**Work to complete:** Render this sentence from the passage about the Chief Revenue Officer below in Spanish: "The CRO always reports directly to the CEO and the CEO will be expected to participate in developing and communicating the corporate strategy."

**Source passage:**
>>>>>
Maximizing sales revenue requires three key elements to be managed including:

        Sales Force Optimization

        Marketing Alignment

        Customer Intimacy

Often, each of these elements is managed by a different person (could be the CEO in small companies) who rarely communicates or attempts to understand his/her participation in the larger strategic picture with the other organizations objectives. Often these teams are at odds with each other and sometimes blame the others for their lack of success.

In the near future, you will begin hearing more and more about a position known as the Chief Revenue Officer (CRO). This position is the person responsible to work with all three of these elements to maximize sales revenue.

The CRO will need to understand and communicate the CEO’s corporate strategy and then to provide continuing coaching to make certain that the sales organization is optimized and aligned with marketing and customer service, all of which own the total sales revenue objective.

Alignment has proven very valuable in the organizations that have done the hard work of going through the process. A recent report by the Aberdeen Group has demonstrated this success in which many aligned companies are seeing increases in sales revenue approaching 50%.

Additionally, the CRO position can often be outsourced and used to focus solely on the hard work of aligning the teams with each other to achieve revenue maximization. The CRO always reports directly to the CEO and the CEO will be expected to participate in developing and communicating the corporate strategy.

The CEO also needs to understand that the buyers are in control today and their buying processes have changed dramatically in the last three years. Many times buyers are getting strategic information about your company without your sales force ever being engaged. Marketing, carefully managed can make sure that the buyer is getting the appropriate information and help the sales organization get engaged much earlier in the buying cycle.

So, I would encourage these CEOs to take a broader view of why they are unhappy with the sales force.  If they choose not to, Mr. Colony’s next check on how the CEOs feel may be even gloomier.
<<<<<
**Provided data:**
>>>>>
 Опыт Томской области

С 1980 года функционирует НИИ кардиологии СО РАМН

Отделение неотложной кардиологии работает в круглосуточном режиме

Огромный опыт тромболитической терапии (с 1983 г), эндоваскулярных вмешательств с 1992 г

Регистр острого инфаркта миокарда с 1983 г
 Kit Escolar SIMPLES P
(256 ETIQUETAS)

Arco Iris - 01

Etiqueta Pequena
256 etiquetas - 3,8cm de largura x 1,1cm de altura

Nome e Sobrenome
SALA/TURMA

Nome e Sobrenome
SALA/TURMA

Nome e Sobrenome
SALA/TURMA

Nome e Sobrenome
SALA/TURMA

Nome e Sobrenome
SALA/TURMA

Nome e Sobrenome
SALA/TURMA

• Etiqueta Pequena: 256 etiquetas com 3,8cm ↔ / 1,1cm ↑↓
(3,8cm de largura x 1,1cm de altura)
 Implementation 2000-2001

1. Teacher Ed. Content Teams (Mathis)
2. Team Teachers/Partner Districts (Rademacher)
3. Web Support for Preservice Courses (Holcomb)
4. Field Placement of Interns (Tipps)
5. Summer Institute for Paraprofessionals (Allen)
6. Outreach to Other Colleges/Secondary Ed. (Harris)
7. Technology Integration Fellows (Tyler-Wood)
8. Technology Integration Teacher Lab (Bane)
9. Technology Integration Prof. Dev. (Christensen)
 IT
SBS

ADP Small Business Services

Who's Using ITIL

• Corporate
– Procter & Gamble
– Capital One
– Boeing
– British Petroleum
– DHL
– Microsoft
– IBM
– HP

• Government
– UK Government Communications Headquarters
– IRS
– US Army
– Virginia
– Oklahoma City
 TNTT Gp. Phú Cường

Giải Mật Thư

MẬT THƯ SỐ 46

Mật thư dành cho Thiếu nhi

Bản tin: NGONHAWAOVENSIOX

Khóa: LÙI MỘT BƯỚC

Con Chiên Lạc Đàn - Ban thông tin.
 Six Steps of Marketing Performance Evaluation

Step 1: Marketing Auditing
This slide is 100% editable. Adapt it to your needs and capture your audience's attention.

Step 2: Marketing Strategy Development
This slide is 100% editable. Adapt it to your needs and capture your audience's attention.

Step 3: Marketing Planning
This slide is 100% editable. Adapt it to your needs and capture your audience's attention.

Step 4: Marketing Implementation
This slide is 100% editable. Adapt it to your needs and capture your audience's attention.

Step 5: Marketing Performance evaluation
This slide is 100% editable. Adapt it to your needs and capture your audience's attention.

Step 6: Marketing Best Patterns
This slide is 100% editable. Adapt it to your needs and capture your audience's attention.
<<<<<
**Solution below:** El CRO siempre rinde cuentas directamente al CEO, y se espera que el CEO participe en el desarrollo y la comunicación de la estrategia corporativa.